An exercise program called Silent Thunder, which directly addresses the dangers of nuclear terrorism, which was developed and conducted in partnership by the National Nuclear Security Administration (NNSA) and FBI, today concluded the Gamma Shield Thunder counterterrorism drill.
The Gamma Shield Thunder table-top exercise was conducted at LDS Hospital — a general urban hospital and surgical center in Salt Lake City, Utah — as part of NNSA’s Silent Thunder table-top series which is designed to provide federal, state and local officials, first responders and law enforcement critical, hands-on experience in responding to a terrorist attack involving radiological materials.
The NNSA began the Weapons of Mass Destruction (WMD) Counterterrorism Exercise Program in 1999, and it’s grown to include both domestic Department of Energy facilities and private sector locations such as hospitals and universities. The exercises have been carried out primarily within the United States, but have included foreign participants as well.
To date, NNSA and FBI have conducted Silent Thunder exercises in 22 states and the District of Columbia, with plans to reach additional states in the future.
The exercise series recognizes that reducing the risk of radiological or nuclear terrorism requires a whole-of-community approach that brings together officials and responders from the federal, state, local and facility levels.
"I was really impressed by the commitment and enthusiasm the folks from facility, local and state emergency services," said Derek Estes, who led the federal team that organized the exercise. "We’ve seen a real growth in readiness across the emergency management community we work with nationally."
This Gamma Shield Thunder exercise played out a fictitious scenario in which terrorists attempted to seize control of high-activity radiological sources by infiltrating hospital facilities.

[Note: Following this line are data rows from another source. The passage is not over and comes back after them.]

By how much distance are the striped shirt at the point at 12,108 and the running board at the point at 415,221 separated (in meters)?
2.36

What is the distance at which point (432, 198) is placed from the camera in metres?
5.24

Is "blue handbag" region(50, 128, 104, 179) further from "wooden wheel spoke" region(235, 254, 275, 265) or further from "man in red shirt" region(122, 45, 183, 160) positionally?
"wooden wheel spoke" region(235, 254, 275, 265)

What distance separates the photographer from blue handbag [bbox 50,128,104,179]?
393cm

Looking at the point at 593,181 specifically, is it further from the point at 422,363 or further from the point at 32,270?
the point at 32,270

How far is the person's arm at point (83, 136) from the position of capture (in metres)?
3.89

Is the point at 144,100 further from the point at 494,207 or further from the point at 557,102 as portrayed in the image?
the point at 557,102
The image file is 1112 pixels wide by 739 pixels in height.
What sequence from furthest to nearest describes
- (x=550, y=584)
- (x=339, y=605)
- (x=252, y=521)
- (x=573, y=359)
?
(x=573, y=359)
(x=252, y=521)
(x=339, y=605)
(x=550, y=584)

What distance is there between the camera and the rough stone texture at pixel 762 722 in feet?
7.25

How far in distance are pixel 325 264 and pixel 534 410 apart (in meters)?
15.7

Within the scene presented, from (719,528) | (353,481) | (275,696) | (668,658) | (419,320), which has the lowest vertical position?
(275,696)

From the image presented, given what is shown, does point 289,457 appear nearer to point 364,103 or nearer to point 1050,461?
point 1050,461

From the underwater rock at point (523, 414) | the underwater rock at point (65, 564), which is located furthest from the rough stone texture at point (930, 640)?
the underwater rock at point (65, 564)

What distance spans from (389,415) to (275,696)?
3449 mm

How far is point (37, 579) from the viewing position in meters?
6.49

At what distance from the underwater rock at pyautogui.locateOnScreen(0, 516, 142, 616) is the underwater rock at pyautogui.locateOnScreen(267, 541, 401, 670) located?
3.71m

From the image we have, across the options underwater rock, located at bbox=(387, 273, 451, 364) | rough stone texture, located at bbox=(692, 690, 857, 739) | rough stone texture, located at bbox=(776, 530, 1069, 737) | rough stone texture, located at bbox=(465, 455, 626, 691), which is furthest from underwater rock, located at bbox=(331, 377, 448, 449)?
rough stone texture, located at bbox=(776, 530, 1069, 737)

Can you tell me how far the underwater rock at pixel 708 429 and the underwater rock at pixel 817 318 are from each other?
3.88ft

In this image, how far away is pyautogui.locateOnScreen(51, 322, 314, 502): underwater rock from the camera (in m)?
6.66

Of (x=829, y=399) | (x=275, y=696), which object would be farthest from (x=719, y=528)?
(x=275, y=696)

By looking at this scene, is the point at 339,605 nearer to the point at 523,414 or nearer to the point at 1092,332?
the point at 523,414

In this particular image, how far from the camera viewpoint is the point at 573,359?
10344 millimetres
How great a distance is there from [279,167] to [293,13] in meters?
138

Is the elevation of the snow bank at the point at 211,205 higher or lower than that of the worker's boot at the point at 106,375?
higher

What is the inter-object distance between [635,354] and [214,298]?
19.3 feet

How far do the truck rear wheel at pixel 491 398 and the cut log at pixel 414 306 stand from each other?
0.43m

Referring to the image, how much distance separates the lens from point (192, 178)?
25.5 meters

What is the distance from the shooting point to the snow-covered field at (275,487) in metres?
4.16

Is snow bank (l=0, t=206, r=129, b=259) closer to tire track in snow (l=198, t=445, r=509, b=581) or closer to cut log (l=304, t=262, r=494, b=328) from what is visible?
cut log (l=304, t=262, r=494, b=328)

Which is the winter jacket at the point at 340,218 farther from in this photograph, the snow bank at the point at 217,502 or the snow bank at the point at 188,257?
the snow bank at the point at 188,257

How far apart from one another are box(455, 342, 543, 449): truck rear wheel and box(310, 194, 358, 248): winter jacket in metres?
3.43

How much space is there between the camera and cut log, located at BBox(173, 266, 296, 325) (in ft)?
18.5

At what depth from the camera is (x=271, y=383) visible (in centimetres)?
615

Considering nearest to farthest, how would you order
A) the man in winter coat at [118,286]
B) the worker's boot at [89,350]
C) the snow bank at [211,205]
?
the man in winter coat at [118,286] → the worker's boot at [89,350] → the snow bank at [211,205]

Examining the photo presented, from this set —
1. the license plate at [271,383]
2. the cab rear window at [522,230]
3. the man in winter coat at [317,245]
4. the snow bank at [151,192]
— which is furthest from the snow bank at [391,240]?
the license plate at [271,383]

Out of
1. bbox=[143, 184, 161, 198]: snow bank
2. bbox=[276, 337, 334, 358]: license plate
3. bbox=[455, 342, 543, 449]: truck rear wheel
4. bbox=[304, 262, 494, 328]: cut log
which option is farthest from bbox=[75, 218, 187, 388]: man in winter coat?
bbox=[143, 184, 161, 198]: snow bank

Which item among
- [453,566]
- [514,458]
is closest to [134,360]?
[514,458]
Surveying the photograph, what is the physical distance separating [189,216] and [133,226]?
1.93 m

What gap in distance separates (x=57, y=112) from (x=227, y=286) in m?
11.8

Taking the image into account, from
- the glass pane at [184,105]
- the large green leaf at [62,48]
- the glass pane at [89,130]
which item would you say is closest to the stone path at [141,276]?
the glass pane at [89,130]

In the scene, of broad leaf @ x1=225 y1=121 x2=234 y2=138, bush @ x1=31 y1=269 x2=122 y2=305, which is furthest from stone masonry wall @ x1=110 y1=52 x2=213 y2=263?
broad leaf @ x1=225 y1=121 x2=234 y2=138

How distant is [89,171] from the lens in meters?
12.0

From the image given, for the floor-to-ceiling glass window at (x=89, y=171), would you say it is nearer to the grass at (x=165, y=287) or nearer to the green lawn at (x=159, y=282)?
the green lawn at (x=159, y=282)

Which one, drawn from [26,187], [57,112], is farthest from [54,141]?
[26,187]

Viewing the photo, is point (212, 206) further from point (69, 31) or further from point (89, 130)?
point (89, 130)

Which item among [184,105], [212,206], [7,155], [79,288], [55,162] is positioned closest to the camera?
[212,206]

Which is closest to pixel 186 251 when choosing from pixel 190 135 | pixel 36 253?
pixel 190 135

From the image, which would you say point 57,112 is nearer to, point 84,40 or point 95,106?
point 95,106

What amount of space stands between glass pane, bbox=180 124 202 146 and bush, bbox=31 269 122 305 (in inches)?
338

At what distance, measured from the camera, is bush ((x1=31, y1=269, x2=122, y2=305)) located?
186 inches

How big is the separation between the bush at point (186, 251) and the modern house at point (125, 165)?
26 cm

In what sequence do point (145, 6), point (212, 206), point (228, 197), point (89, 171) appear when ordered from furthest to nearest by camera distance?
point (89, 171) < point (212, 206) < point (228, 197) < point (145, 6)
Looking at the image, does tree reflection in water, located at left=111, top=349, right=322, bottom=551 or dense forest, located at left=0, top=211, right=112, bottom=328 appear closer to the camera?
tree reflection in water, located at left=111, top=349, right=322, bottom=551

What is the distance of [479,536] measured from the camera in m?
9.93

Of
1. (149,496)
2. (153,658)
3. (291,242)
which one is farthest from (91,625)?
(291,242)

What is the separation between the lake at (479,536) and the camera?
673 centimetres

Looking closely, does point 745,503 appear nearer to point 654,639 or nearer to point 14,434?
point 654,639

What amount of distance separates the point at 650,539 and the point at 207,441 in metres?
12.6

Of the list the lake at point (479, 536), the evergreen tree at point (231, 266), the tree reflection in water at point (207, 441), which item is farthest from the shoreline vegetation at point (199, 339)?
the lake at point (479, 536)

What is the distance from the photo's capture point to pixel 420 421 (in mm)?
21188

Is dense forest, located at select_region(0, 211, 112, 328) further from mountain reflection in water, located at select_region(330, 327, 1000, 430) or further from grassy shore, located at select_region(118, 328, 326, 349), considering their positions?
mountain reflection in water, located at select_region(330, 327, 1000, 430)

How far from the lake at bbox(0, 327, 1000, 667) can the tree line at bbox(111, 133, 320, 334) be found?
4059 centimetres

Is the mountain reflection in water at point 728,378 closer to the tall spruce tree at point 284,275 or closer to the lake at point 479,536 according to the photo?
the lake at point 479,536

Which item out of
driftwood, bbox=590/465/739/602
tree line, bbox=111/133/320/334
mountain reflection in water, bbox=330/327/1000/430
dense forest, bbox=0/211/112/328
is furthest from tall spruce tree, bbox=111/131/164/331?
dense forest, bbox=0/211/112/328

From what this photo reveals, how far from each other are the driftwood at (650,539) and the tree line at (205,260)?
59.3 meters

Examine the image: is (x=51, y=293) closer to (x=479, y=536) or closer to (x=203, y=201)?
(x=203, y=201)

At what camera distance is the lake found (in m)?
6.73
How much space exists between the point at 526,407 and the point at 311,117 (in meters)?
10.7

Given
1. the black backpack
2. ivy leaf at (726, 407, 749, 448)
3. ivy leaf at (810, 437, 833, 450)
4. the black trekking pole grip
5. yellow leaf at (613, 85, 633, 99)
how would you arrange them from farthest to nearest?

The participating officials worked cooperatively to assess and respond to simulated facility alarms and then manage the crisis as if it were actually happening.
The goal of these exercises is to provide first-hand crisis management experience, facilitate coordination between multiple agencies and improve both security and emergency response methods. Exercises take place in select locations across the country with facilities that house nuclear or high-activity radioactive materials.
“From Intermountain Healthcare Central Region’s perspective, this exercise allowed us to achieve a number of goals,” said Central Region Director of Safety and Security Glen Buma. “We were able to evaluate the region’s procedures and tactical decision making, exercise our mutual aid and Unified Command structure, improve communication and interoperability between local law enforcement and surrounding jurisdictions and evaluate our resiliency planning and continuity of operations. Overall, this was an excellent experience that provided enormous benefit to our region’s hospital preparedness.”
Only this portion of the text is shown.